**Article**
- Born: 1914 Lunenburg, Nova Scotia, Canada
- Died: 30 June 2011 (aged 96–97) Halifax, Nova Scotia, Canada
- Occupations: Historian; writer; professor;
- Awards: Fellow of the Royal Society of Canada (1976); Order of Canada (1995); Queen Elizabeth II Golden Jubilee Medal (2002);

= James Murray Beck =

Canadian historian (1914–2011)

James Murray Beck (1914 – 30 June 2011) was a Canadian historian from Nova Scotia. Born in Lunenburg, Beck taught for 17 years at Dalhousie University where he became professor emeritus. He was elected as a Fellow of the Royal Society of Canada in 1976, and was appointed to the Order of Canada in 1995. Beck extensively covered the Nova Scotia politician Joseph Howe in his research, publishing a complete account of his life across two volumes in 1984. He died in Halifax at the age of 96.

==Biography==
Beck was born in 1914 in Lunenburg, Nova Scotia to parents Allan Clyde and Florence Beck. He served with the Royal Canadian Air Force as a radar mechanic and officer during the Second World War. He attended Acadia University and the University of Toronto, where he earned his Doctor of Philosophy (PhD). After earning his PhD, Beck went on to teach at Acadia and the Royal Military College of Canada, and taught for 17 years at Dalhousie University where he became professor emeritus.

In the 1960s, Beck authored a report on the viability of the Maritime Union, a proposed political union of the three Maritime provinces of Canada. The report was commissioned as part of a study group led by John James Deutsch. From 1967 to 1969, Beck served as a constitutional advisor to the Nova Scotia provincial government under Premier George Isaac Smith.

In 1976, Beck was elected as a Fellow of the Royal Society of Canada. He received the Confederation of Canada Medal in 1992, was appointed to the Order of Canada in 1995, and received the Queen Elizabeth II Golden Jubilee Medal in 2002. He was elected as a fellow of the Royal Nova Scotia Historical Society in 2004.

**Challenges**
1. For each statement, say yes or no to whether the biography of James Murray Beck supports it, and quote the exact words that decide it. (a) Beck served with the Royal Canadian Air Force during the Second World War. (b) Beck led the study group that commissioned the report on the Maritime Union. (c) Beck was a constitutional advisor to the Nova Scotia government under Premier George Isaac Smith.
2. Write the next part of the biography of James Murray Beck, starting after its last sentence.
The listing plays no part in this.

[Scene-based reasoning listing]

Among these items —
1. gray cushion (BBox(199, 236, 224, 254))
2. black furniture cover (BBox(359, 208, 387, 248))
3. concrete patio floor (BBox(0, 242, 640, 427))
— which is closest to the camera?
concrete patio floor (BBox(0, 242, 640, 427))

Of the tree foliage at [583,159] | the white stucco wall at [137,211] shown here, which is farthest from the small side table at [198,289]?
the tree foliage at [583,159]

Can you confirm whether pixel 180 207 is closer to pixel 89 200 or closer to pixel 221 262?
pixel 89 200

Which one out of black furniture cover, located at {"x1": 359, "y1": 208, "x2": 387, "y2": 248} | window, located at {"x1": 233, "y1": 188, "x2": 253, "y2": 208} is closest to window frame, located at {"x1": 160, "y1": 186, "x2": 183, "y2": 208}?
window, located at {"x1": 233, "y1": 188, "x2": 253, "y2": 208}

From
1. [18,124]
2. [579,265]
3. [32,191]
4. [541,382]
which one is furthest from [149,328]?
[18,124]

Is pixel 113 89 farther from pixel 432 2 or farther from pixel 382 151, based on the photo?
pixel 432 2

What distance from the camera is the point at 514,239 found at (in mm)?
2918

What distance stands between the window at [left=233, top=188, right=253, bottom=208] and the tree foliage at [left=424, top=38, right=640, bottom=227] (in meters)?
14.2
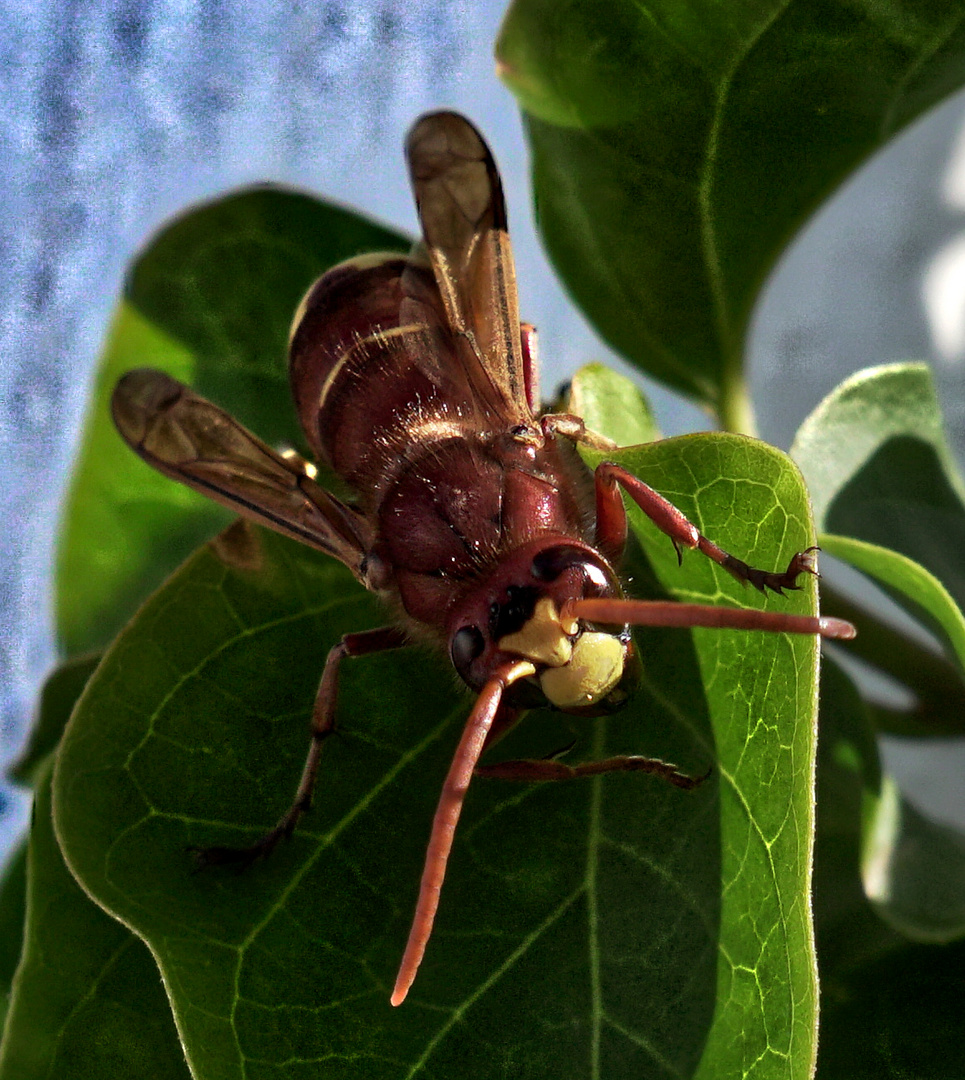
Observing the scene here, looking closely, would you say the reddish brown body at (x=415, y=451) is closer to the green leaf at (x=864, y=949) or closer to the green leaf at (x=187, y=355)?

**Results of the tasks**
1.
(a) Yes: "He served with the Royal Canadian Air Force as a radar mechanic and officer during the Second World War."
(b) No: "The report was commissioned as part of a study group led by John James Deutsch."
(c) Yes: "From 1967 to 1969, Beck served as a constitutional advisor to the Nova Scotia provincial government under Premier George Isaac Smith."

2.
Over the course of his career, Beck extensively covered the Nova Scotia politician Joseph Howe. The earliest was Joseph Howe: Voice of Nova Scotia in 1964, a book published by McClelland and Stewart, followed by Joseph Howe, Anti-Confederate, a booklet in a series published by the Canadian Historical Association. In 1984, he released a complete account of Howe's life across two volumes: Joseph Howe Volume I: Conservative Reformer, 1804-1848, and Joseph Howe Volume II: The Briton Becomes Canadian, 1848-1873, both published by McGill–Queen's University Press. Beck contributed 50 entries on Nova Scotians to the Dictionary of Canadian Biography, and wrote a variety of other reviews and articles regarding Canadian history.

Beck died on 30 June 2011 at Drummond Hall in Halifax, Nova Scotia. He was 96 years old.

==Publications==
- Beck, J. Murray (1957). "The Government of Nova Scotia"
- Beck, J. Murray (1964). "Joseph Howe: Voice of Nova Scotia"
- Beck, J. Murray (1968). "Pendulum of Power: Canada's Federal Elections"
- Beck, J. Murray (1968). "Joseph Howe, Anti-Confederate"
- Beck, J. Murray (1969). "The History of Maritime Union: A Study in Frustration"
- Beck, J. Murray (1971). "The Shaping of Canadian Federalism: Central Authority or Provincial Right?"
- Beck, J. Murray (1973). "The Evolution of Municipal Government in Nova Scotia, 1749-1973"
- Beck, J. Murray (1984). "Joseph Howe Volume I: Conservative Reformer, 1804-1848"
- Beck, J. Murray (1984). "Joseph Howe Volume II: The Briton Becomes Canadian, 1848-1873"
- Beck, J. Murray (1985). "Politics of Nova Scotia: Volume One: Nicholson-Fielding, 1710-1896"
- Beck, J. Murray (1985). "Politics of Nova Scotia: Volume Two: Murray-Buchanan, 1896-1988"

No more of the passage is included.